# General > Genealogy >  6 Bank Row, Pultneytown, Wick, Caithness, Scotland

## Sandylena

Hi
Can anyone tell me anything about this house at all. It shows up several times in the history of my Sutherland Family.
George Sutherland my Grandfather was born there to Isabella (Jessie) Sutherland in 1899. She was the unwed daughter of David Sutherland and Janet (Jessie) Bruce. At the time of his birth Isabella was living at 6 Bank Row with her widowed Mother.
Eventually Isabella (Jessie) Sutherland married in 1908, again at the house on Bank Row. Her new husband Charles Neate and herself had two sons also born at 6 Bank Row. David Charles Neate in 1909 and William Frederick in 1910.
George Sutherland died in 1974 in Inverkeithing, Fife. 
My Mother never knew her Father George Sutherland as after the death of his first wife Beatrice Peacock, my Mother then 18 months old was handed over to a half sister of Beatrice Peacock's. Mum was raised by that family.
George, her Father went on to remarry Isabella Dickie Hay and have one son another George Sutherland (who seemingly lives in South Africa) at the time of his marriage to Isabella Hay they decided they did not want my Mother back.

## Dataset excerpt

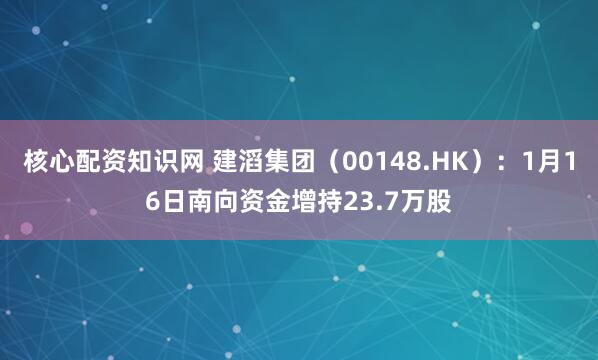 核心配资知识网 建滔集团（00148.HK）：1月16日南向资金增持23.7万股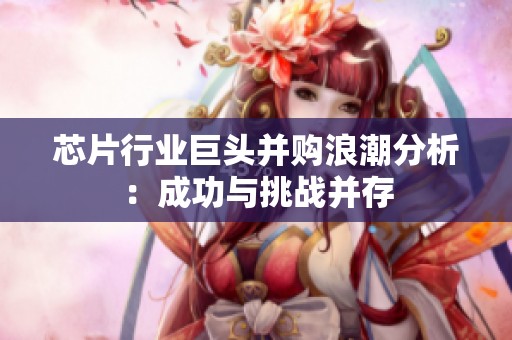 芯片行业巨头并购浪潮分析：成功与挑战并存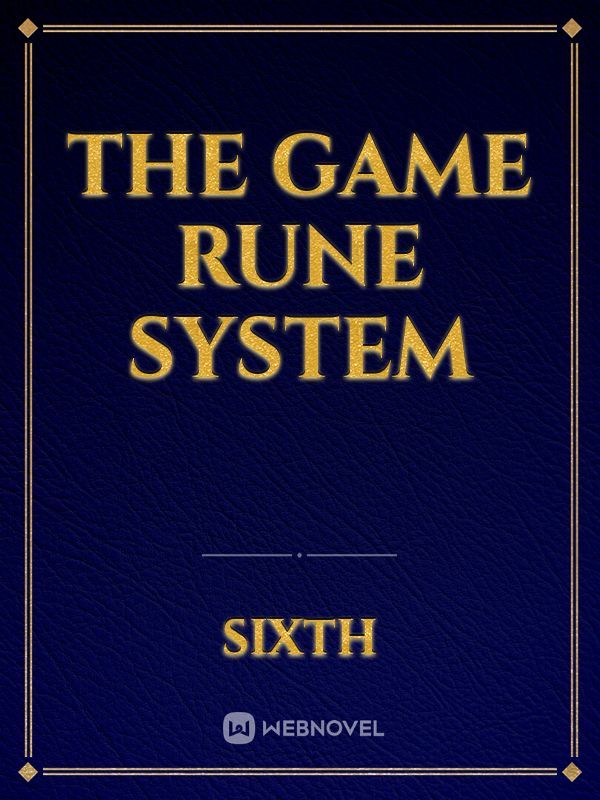 The Game Rune System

## Problem
Decide whether each statement below agrees with the forum post about 6 Bank Row above. Answer yes or no for each one, and quote the words of the post that settle it. 1. Isabella (Jessie) Sutherland married in 1908 at the house on Bank Row. 2. George Sutherland died in Wick. 3. William Frederick was born before David Charles Neate.

## Final answer
1. Yes: "Eventually Isabella (Jessie) Sutherland married in 1908, again at the house on Bank Row."
2. No: "George Sutherland died in 1974 in Inverkeithing, Fife."
3. No: "David Charles Neate in 1909 and William Frederick in 1910."